ロッキード事件⑪…中曽根幹事長の「陰謀」
天野氏が、喜多村教授に、「何を注射するのですか」と聞くと、喜多村教授は「フェノバールとセルシンだ」と答えた。
いずれも強力な睡眠作用と全身麻酔作用があるものだ。
天野氏が、「そんなことをしたら、国会医師団が来ても患者(児玉)は、完全に眠り込んだ状態になっていて診察できない」というと、喜多村教授は、「児玉様は、僕の患者だ、口を出すな」と激怒して病院を出て行った。
数時間後、国会医師団が児玉邸に行き、診察した。
児玉は、喜多村診断書の通りで、重症の意識障害下にあり、口も利けないで国会証人喚問は無理ということになった。
セルシン・フェノバール注射で発生する意識障害・昏睡状態と、重症脳梗塞による意識障害は酷似しており、狸寝入りとは異なっている。
血液・尿を採取すれば意識障害が薬物性のものであることを証明できるが、医師団の目的は、児玉の診察であって、薬物性の意識障害を証明することではなかった。

▶ _解答する問い_:
[a] ロッキード事件の文章で、喜多村教授は何を注射すると答えましたか。
[b] ロッキード事件の文章を、最後の文の後から書き継いでください。

▶ _資料情報_:

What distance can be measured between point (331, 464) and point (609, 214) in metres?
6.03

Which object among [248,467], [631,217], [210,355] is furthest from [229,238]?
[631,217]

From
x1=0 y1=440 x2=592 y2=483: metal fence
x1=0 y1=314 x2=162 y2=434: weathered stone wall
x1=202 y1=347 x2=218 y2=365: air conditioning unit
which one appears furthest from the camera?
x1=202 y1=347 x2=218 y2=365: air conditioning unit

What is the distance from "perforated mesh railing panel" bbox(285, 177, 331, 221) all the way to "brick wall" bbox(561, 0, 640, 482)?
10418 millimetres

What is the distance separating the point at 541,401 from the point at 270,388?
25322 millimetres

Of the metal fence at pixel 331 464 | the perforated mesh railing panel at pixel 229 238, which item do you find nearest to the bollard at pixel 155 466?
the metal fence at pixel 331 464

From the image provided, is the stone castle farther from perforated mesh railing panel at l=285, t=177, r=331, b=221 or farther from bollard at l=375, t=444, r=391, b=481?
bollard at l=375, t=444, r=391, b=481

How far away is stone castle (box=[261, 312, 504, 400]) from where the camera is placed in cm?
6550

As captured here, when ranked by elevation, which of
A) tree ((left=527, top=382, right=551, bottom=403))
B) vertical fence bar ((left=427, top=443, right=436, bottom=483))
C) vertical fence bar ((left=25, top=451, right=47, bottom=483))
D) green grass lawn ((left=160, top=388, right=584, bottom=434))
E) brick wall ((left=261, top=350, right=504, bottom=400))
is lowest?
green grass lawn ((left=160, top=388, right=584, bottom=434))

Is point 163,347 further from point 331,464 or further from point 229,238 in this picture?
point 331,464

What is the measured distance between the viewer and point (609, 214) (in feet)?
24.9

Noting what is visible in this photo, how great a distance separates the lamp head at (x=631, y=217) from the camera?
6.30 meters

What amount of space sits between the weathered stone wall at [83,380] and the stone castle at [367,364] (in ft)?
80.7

▶ _番号別の解答_:
[a] フェノバールとセルシン

[b]
この喜多村教授による児玉への注射は、誰の意向だったのか?
昭和51年2月16日午前中に、児玉誉士夫の主治医である喜多村孝一教授と天野恵市助教授は、「その日中に、国会医師団の派遣がある」ことを知っていた。
その日、医師団の派遣を巡って、予算委員会理事会は紛糾しており、医師団の派遣が決まったのが16日正午過ぎだった。
医師団のメンバーが決まったのが午後4時で、医師団派遣の調整をしたのは、平野貞夫氏自身だった。
平野氏はメモ魔で、自身のメモをもとに、当日の状況を再現している。
意図的に虚構を書く理由もないだろうから、平野氏の『ロッキード事件「葬られた真実」』講談社(0607)に書かれていることは確かな事実と考えていいだろう。
医師団派遣が16日中と決定したのは、夜の7時だった。
ところが、喜多村教授は、午前中にすでに「医師団が本日中に児玉邸に来る」ことを確信していた。
児玉誉士夫の主治医は、なぜこのような「機密」を知っていたのか?
誰かが「医師団を今日中(16日中)に派遣する」というシナリオを作り、指示を出し、それを喜多村教授に伝えていたのではないか。
夕方には既にマスコミが児玉邸に張り付いていたから、それまでに「仕事」を済ませておくことが必要である。
国会派遣医師団が、喜多村教授の違法注射を見抜けなかったのは、喜多村教授の行為を知らなかったからで、喜多村教授が児玉邸に来訪し、注射をしている事実を知っていれば、薬物性の意識障害の可能性についても考慮したと思われる。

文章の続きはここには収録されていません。